EXERCISE TASK 1: Translate this sentence from the earnest money post into Spanish: "There is the contract and then there is the real world."
EXERCISE TASK 2: What does the earnest money post say the author has always told clients that contracts are when things go wrong?
EXERCISE TASK 3: Echo a passage from the earnest money post, beginning at the words "Sellers pull their" and stopping after the words "can this work?".

SOURCE PASSAGE:
Getting That Earnest Money Back When The Deal Falls Apart

Real Estate Agent with Keller Williams Realty 0575737

Deposit MoneyI have always told clients contracts are the rules of the game when things go wrong. I wish more agents could grasp that.

How Do You Get Earnest Money When The Deal Falls Apart?

Money put up as skin in the game for the buyer to show good faith. Often $500, $1,000, $2,000.

There is the contract and then there is the real world. Many buyers easily get the money back with failed inspections or they cannot secure financing.



Sellers pull their hair out with buyers walking at the table and NOT wanting to forfeit what the contract says - the deposit money.

What recourse do Sellers have?

  • Consult a real estate attorney and pursue getting the funds that way. Even THREATEN doing this works some times. In being practical, the attorney's fees are much higher than the deposit, so how can this work?

MATERIAL:
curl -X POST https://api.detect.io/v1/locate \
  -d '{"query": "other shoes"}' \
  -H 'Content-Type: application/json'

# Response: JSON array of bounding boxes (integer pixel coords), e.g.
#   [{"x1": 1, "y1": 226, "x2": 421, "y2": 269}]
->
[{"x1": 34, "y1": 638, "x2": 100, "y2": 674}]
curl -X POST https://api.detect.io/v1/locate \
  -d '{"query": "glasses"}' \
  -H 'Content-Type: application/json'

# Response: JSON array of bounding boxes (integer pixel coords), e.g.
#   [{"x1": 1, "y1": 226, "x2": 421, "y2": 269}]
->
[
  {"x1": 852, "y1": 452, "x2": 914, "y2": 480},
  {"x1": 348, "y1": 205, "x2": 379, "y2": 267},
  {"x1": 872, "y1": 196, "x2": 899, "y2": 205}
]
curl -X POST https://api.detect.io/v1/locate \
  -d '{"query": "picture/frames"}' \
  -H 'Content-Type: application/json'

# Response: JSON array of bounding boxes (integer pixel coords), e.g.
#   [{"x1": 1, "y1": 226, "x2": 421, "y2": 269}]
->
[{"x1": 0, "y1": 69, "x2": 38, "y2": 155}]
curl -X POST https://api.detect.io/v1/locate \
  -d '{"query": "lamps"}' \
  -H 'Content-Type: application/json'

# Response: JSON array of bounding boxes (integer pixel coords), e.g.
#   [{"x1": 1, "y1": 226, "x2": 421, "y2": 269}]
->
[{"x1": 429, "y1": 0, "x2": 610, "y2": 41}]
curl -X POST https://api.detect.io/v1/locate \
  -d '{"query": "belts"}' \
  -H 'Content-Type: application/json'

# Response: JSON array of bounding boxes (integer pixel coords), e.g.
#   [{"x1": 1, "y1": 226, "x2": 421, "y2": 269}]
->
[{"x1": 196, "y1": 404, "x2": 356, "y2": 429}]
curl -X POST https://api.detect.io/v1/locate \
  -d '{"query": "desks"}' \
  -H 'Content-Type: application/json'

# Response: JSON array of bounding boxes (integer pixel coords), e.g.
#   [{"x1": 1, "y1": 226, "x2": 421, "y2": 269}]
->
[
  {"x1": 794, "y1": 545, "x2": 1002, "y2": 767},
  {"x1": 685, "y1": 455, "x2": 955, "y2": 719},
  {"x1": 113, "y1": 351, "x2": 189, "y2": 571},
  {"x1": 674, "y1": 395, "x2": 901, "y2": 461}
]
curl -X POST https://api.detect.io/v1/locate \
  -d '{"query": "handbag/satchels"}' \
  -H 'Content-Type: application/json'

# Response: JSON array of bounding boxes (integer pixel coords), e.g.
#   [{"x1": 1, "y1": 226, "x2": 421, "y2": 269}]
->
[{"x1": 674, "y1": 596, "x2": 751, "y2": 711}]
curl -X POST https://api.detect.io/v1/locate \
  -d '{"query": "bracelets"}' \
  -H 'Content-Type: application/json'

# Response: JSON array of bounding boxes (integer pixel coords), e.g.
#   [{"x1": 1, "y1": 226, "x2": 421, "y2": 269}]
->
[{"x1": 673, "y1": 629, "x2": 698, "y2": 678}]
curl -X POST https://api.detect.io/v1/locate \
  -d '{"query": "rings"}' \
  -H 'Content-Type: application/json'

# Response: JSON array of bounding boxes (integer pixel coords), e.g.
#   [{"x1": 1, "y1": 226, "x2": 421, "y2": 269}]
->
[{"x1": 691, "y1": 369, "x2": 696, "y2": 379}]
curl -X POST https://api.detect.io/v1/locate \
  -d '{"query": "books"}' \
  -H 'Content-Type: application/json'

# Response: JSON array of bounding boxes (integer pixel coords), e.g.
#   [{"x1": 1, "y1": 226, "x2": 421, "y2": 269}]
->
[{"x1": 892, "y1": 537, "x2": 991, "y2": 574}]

EXERCISE SOLUTION 1: Está el contrato y luego está el mundo real.

EXERCISE SOLUTION 2: The rules of the game.

EXERCISE SOLUTION 3:
Sellers pull their hair out with buyers walking at the table and NOT wanting to forfeit what the contract says - the deposit money.

What recourse do Sellers have?

  • Consult a real estate attorney and pursue getting the funds that way. Even THREATEN doing this works some times. In being practical, the attorney's fees are much higher than the deposit, so how can this work?